Fun fact: in the Donovan scene in the 1965 documentary, the guy with the thick English accent, the one attached to a bottle of beer, the one who cracks open a bottle of beer with a piano is... Alan Price, the Animals' organist.

I rest my case.

The rest is history.
posted by Mister Bijou at 7:58 PM on July 7, 2019


Also, I think he was getting bored playing solo.
posted by Mister Bijou at 8:04 PM on July 7, 2019 [2 favorites]


Dylan played a bunch of rock n roll in his youth. He wanted to be Little Richard before he wanted to be Woody Guthrie. The folk music was kind of a detour.

Also, the Byrds made hits of his songs by electrifying them. Hard to resist.
posted by argybarg at 11:06 PM on July 7, 2019 [1 favorite]

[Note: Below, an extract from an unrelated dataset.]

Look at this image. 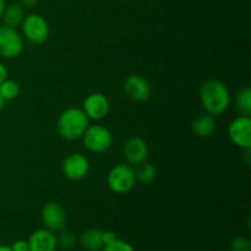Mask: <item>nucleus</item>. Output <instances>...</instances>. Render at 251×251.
Masks as SVG:
<instances>
[{"label":"nucleus","instance_id":"f257e3e1","mask_svg":"<svg viewBox=\"0 0 251 251\" xmlns=\"http://www.w3.org/2000/svg\"><path fill=\"white\" fill-rule=\"evenodd\" d=\"M200 100L207 114L216 117L223 114L228 109L230 104V93L222 81L211 78L201 86Z\"/></svg>","mask_w":251,"mask_h":251},{"label":"nucleus","instance_id":"f03ea898","mask_svg":"<svg viewBox=\"0 0 251 251\" xmlns=\"http://www.w3.org/2000/svg\"><path fill=\"white\" fill-rule=\"evenodd\" d=\"M90 126V119L81 108H68L59 115L56 129L63 139L74 141L82 137Z\"/></svg>","mask_w":251,"mask_h":251},{"label":"nucleus","instance_id":"7ed1b4c3","mask_svg":"<svg viewBox=\"0 0 251 251\" xmlns=\"http://www.w3.org/2000/svg\"><path fill=\"white\" fill-rule=\"evenodd\" d=\"M135 169L131 164L119 163L112 167L108 173L107 183L110 190L115 194H126L136 185Z\"/></svg>","mask_w":251,"mask_h":251},{"label":"nucleus","instance_id":"20e7f679","mask_svg":"<svg viewBox=\"0 0 251 251\" xmlns=\"http://www.w3.org/2000/svg\"><path fill=\"white\" fill-rule=\"evenodd\" d=\"M81 139L86 149L93 153L107 152L113 144L112 132L102 125H90Z\"/></svg>","mask_w":251,"mask_h":251},{"label":"nucleus","instance_id":"39448f33","mask_svg":"<svg viewBox=\"0 0 251 251\" xmlns=\"http://www.w3.org/2000/svg\"><path fill=\"white\" fill-rule=\"evenodd\" d=\"M22 34L32 44H42L48 39L50 29L47 20L38 14L25 16L21 24Z\"/></svg>","mask_w":251,"mask_h":251},{"label":"nucleus","instance_id":"423d86ee","mask_svg":"<svg viewBox=\"0 0 251 251\" xmlns=\"http://www.w3.org/2000/svg\"><path fill=\"white\" fill-rule=\"evenodd\" d=\"M24 50V38L14 27L0 26V55L5 59L17 58Z\"/></svg>","mask_w":251,"mask_h":251},{"label":"nucleus","instance_id":"0eeeda50","mask_svg":"<svg viewBox=\"0 0 251 251\" xmlns=\"http://www.w3.org/2000/svg\"><path fill=\"white\" fill-rule=\"evenodd\" d=\"M230 141L243 150L251 149V119L249 115L235 118L228 126Z\"/></svg>","mask_w":251,"mask_h":251},{"label":"nucleus","instance_id":"6e6552de","mask_svg":"<svg viewBox=\"0 0 251 251\" xmlns=\"http://www.w3.org/2000/svg\"><path fill=\"white\" fill-rule=\"evenodd\" d=\"M81 109L85 112L90 120H102L109 113L110 103L105 95L100 92H93L85 98Z\"/></svg>","mask_w":251,"mask_h":251},{"label":"nucleus","instance_id":"1a4fd4ad","mask_svg":"<svg viewBox=\"0 0 251 251\" xmlns=\"http://www.w3.org/2000/svg\"><path fill=\"white\" fill-rule=\"evenodd\" d=\"M61 169H63V174L66 178L77 181L87 176L88 172H90V162H88L87 157L76 152V153L69 154L64 159Z\"/></svg>","mask_w":251,"mask_h":251},{"label":"nucleus","instance_id":"9d476101","mask_svg":"<svg viewBox=\"0 0 251 251\" xmlns=\"http://www.w3.org/2000/svg\"><path fill=\"white\" fill-rule=\"evenodd\" d=\"M42 222L47 229L51 232L61 230L66 225V212L63 206L58 202H47L41 211Z\"/></svg>","mask_w":251,"mask_h":251},{"label":"nucleus","instance_id":"9b49d317","mask_svg":"<svg viewBox=\"0 0 251 251\" xmlns=\"http://www.w3.org/2000/svg\"><path fill=\"white\" fill-rule=\"evenodd\" d=\"M124 92L135 102H144L151 96V86L149 81L140 75H131L125 80Z\"/></svg>","mask_w":251,"mask_h":251},{"label":"nucleus","instance_id":"f8f14e48","mask_svg":"<svg viewBox=\"0 0 251 251\" xmlns=\"http://www.w3.org/2000/svg\"><path fill=\"white\" fill-rule=\"evenodd\" d=\"M123 152H124V157L127 163L137 166L146 161L147 156H149V146L141 137H130L125 142Z\"/></svg>","mask_w":251,"mask_h":251},{"label":"nucleus","instance_id":"ddd939ff","mask_svg":"<svg viewBox=\"0 0 251 251\" xmlns=\"http://www.w3.org/2000/svg\"><path fill=\"white\" fill-rule=\"evenodd\" d=\"M27 243L29 251H55L58 248L55 234L47 228L32 233Z\"/></svg>","mask_w":251,"mask_h":251},{"label":"nucleus","instance_id":"4468645a","mask_svg":"<svg viewBox=\"0 0 251 251\" xmlns=\"http://www.w3.org/2000/svg\"><path fill=\"white\" fill-rule=\"evenodd\" d=\"M215 118L210 114L199 115L193 122V131L199 137H208L215 132Z\"/></svg>","mask_w":251,"mask_h":251},{"label":"nucleus","instance_id":"2eb2a0df","mask_svg":"<svg viewBox=\"0 0 251 251\" xmlns=\"http://www.w3.org/2000/svg\"><path fill=\"white\" fill-rule=\"evenodd\" d=\"M103 230L100 229H88L82 233L80 238L81 245L88 251H98L103 249L104 244H103L102 239Z\"/></svg>","mask_w":251,"mask_h":251},{"label":"nucleus","instance_id":"dca6fc26","mask_svg":"<svg viewBox=\"0 0 251 251\" xmlns=\"http://www.w3.org/2000/svg\"><path fill=\"white\" fill-rule=\"evenodd\" d=\"M1 19L4 20V24L9 27L16 28L17 26H21L22 21L25 19L24 7L19 4H12L9 5V6H5Z\"/></svg>","mask_w":251,"mask_h":251},{"label":"nucleus","instance_id":"f3484780","mask_svg":"<svg viewBox=\"0 0 251 251\" xmlns=\"http://www.w3.org/2000/svg\"><path fill=\"white\" fill-rule=\"evenodd\" d=\"M135 176H136V180H139L140 183L150 184L156 179L157 171L153 164L142 162L137 164V168L135 169Z\"/></svg>","mask_w":251,"mask_h":251},{"label":"nucleus","instance_id":"a211bd4d","mask_svg":"<svg viewBox=\"0 0 251 251\" xmlns=\"http://www.w3.org/2000/svg\"><path fill=\"white\" fill-rule=\"evenodd\" d=\"M237 109L240 114L250 115L251 114V90L250 87H244L238 92L235 98Z\"/></svg>","mask_w":251,"mask_h":251},{"label":"nucleus","instance_id":"6ab92c4d","mask_svg":"<svg viewBox=\"0 0 251 251\" xmlns=\"http://www.w3.org/2000/svg\"><path fill=\"white\" fill-rule=\"evenodd\" d=\"M0 93L5 100H12L20 95V85L14 80H5L0 83Z\"/></svg>","mask_w":251,"mask_h":251},{"label":"nucleus","instance_id":"aec40b11","mask_svg":"<svg viewBox=\"0 0 251 251\" xmlns=\"http://www.w3.org/2000/svg\"><path fill=\"white\" fill-rule=\"evenodd\" d=\"M75 235L71 232H69V230L61 232V234L56 238V244H58V247H60L63 250H71L75 247Z\"/></svg>","mask_w":251,"mask_h":251},{"label":"nucleus","instance_id":"412c9836","mask_svg":"<svg viewBox=\"0 0 251 251\" xmlns=\"http://www.w3.org/2000/svg\"><path fill=\"white\" fill-rule=\"evenodd\" d=\"M232 251H251V242L247 237H237L230 243Z\"/></svg>","mask_w":251,"mask_h":251},{"label":"nucleus","instance_id":"4be33fe9","mask_svg":"<svg viewBox=\"0 0 251 251\" xmlns=\"http://www.w3.org/2000/svg\"><path fill=\"white\" fill-rule=\"evenodd\" d=\"M102 251H135V250L129 243L124 242V240L117 239L114 243H112V244L104 245Z\"/></svg>","mask_w":251,"mask_h":251},{"label":"nucleus","instance_id":"5701e85b","mask_svg":"<svg viewBox=\"0 0 251 251\" xmlns=\"http://www.w3.org/2000/svg\"><path fill=\"white\" fill-rule=\"evenodd\" d=\"M102 239H103V244L109 245V244H112V243H114L118 238H117V234H115L114 232L105 230V232L102 233Z\"/></svg>","mask_w":251,"mask_h":251},{"label":"nucleus","instance_id":"b1692460","mask_svg":"<svg viewBox=\"0 0 251 251\" xmlns=\"http://www.w3.org/2000/svg\"><path fill=\"white\" fill-rule=\"evenodd\" d=\"M10 248L12 251H29L28 243L26 240H16Z\"/></svg>","mask_w":251,"mask_h":251},{"label":"nucleus","instance_id":"393cba45","mask_svg":"<svg viewBox=\"0 0 251 251\" xmlns=\"http://www.w3.org/2000/svg\"><path fill=\"white\" fill-rule=\"evenodd\" d=\"M19 1H20V5H21L22 7L31 9V7L36 6V5L38 4L39 0H19Z\"/></svg>","mask_w":251,"mask_h":251},{"label":"nucleus","instance_id":"a878e982","mask_svg":"<svg viewBox=\"0 0 251 251\" xmlns=\"http://www.w3.org/2000/svg\"><path fill=\"white\" fill-rule=\"evenodd\" d=\"M7 78V69L2 63H0V83L4 82Z\"/></svg>","mask_w":251,"mask_h":251},{"label":"nucleus","instance_id":"bb28decb","mask_svg":"<svg viewBox=\"0 0 251 251\" xmlns=\"http://www.w3.org/2000/svg\"><path fill=\"white\" fill-rule=\"evenodd\" d=\"M4 9H5V0H0V19H1Z\"/></svg>","mask_w":251,"mask_h":251},{"label":"nucleus","instance_id":"cd10ccee","mask_svg":"<svg viewBox=\"0 0 251 251\" xmlns=\"http://www.w3.org/2000/svg\"><path fill=\"white\" fill-rule=\"evenodd\" d=\"M4 105H5V100H4V97L1 96V93H0V112L2 110Z\"/></svg>","mask_w":251,"mask_h":251},{"label":"nucleus","instance_id":"c85d7f7f","mask_svg":"<svg viewBox=\"0 0 251 251\" xmlns=\"http://www.w3.org/2000/svg\"><path fill=\"white\" fill-rule=\"evenodd\" d=\"M0 251H12L11 248L6 247V245H0Z\"/></svg>","mask_w":251,"mask_h":251}]
</instances>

God, the summer before I moved off to college, I went through a big Dylan phase, starting with buying Blood on the Tracks and jumping back to Hwy 61, Bringing it All Back Home, and Blonde on Blonde. Those albums were basically all I listened to for at least six months. Which seems about right for a testy baby punk kid in the South.

"Rolling Stone" still rips
posted by Maaik at 11:28 PM on July 7, 2019


Also, the Byrds made hits of his songs by electrifying them. Hard to resist.

True, true.

Byrd's first hit: Mr. Tambourine Man (spring 1965).

Animals: House of the Rising Sun (late summer of 1964).
posted by Mister Bijou at 11:58 PM on July 7, 2019


Why the obsession with Dylan's decision to go electric? Do you think knowing why will change his music or how you relate to it? The question is narcissism on the part of the listener, because the answer is unknowable by anyone but Dylan himself.
And even if he were to say why the answer would be incomplete. When he talks about the inspiration for some of the lyrics, like the tambourine in Mr. Tambourine Man, the lyric transcends any mundane explanation.
Take the gift he offers. Listen to the song one more time. He'll to take you on a magic swirling ship and you would be a fool not to follow.
posted by Metacircular at 12:38 AM on July 8, 2019


Forgive me. I was introduced to Dylan in 1964. Saw the acoustic Dylan in 1965. The electric in '66. We have some lived history together. Thanks for your comment. You go your way. I'll go mine.
posted by Mister Bijou at 1:46 AM on July 8, 2019


Like everyone to whom Dylan's music has meant nearly everything for what seems like forever, it's hard for me to find the words. I feel like he's a jerk, but man, he's my jerk. There's no pinning him down. He's the consistent chameleon and he lies like a dog in interviews and tells the truth on stage. Tangled Up in Blue, my god. Idiot Wind. Masters of War. Rolling Stone. Thin Man.